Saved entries

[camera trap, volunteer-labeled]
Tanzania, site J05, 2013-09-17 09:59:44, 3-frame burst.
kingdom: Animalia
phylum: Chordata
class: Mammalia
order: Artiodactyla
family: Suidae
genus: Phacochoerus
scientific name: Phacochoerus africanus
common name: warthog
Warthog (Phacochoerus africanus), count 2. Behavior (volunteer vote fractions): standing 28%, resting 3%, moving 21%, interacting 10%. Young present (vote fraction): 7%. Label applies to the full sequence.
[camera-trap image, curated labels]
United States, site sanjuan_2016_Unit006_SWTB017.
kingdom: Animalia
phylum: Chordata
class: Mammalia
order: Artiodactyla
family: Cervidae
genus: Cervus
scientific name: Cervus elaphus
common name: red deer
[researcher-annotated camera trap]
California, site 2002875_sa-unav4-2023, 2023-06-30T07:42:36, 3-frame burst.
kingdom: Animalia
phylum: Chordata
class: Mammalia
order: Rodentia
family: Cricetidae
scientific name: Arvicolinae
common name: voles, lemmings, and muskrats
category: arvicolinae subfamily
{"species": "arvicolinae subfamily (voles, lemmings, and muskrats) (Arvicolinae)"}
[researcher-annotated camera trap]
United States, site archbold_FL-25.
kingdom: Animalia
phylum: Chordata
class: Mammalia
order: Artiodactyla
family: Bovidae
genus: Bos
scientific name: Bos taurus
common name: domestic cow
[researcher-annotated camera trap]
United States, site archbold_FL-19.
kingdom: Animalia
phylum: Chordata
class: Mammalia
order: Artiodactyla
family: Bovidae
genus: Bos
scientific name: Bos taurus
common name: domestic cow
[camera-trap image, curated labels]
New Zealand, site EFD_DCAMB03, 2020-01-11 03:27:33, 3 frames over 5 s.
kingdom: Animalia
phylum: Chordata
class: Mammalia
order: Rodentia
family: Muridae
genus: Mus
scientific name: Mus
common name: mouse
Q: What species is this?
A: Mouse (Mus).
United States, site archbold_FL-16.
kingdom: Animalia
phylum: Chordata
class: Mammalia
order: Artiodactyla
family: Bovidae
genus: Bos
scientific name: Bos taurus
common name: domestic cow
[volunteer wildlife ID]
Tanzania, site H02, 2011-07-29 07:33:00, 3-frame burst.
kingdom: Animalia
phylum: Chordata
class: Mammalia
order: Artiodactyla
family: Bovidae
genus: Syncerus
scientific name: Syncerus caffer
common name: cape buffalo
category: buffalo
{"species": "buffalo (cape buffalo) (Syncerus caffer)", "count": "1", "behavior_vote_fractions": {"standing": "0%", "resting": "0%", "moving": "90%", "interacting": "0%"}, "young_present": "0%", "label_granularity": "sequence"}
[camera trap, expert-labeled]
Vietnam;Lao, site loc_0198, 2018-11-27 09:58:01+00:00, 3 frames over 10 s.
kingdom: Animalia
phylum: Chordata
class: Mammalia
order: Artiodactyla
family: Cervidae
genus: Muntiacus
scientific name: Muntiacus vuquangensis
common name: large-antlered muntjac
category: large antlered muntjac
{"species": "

▶ BRIEF
Return exactly the lines from the line holding "[camera trap, expert-labeled]" to the last line of the data, with both of those lines included and nothing added.

▶ RESPONSE TO THIS TASK
[camera trap, expert-labeled]
Vietnam;Lao, site loc_0198, 2018-11-27 09:58:01+00:00, 3 frames over 10 s.
kingdom: Animalia
phylum: Chordata
class: Mammalia
order: Artiodactyla
family: Cervidae
genus: Muntiacus
scientific name: Muntiacus vuquangensis
common name: large-antlered muntjac
category: large antlered muntjac
{"species": "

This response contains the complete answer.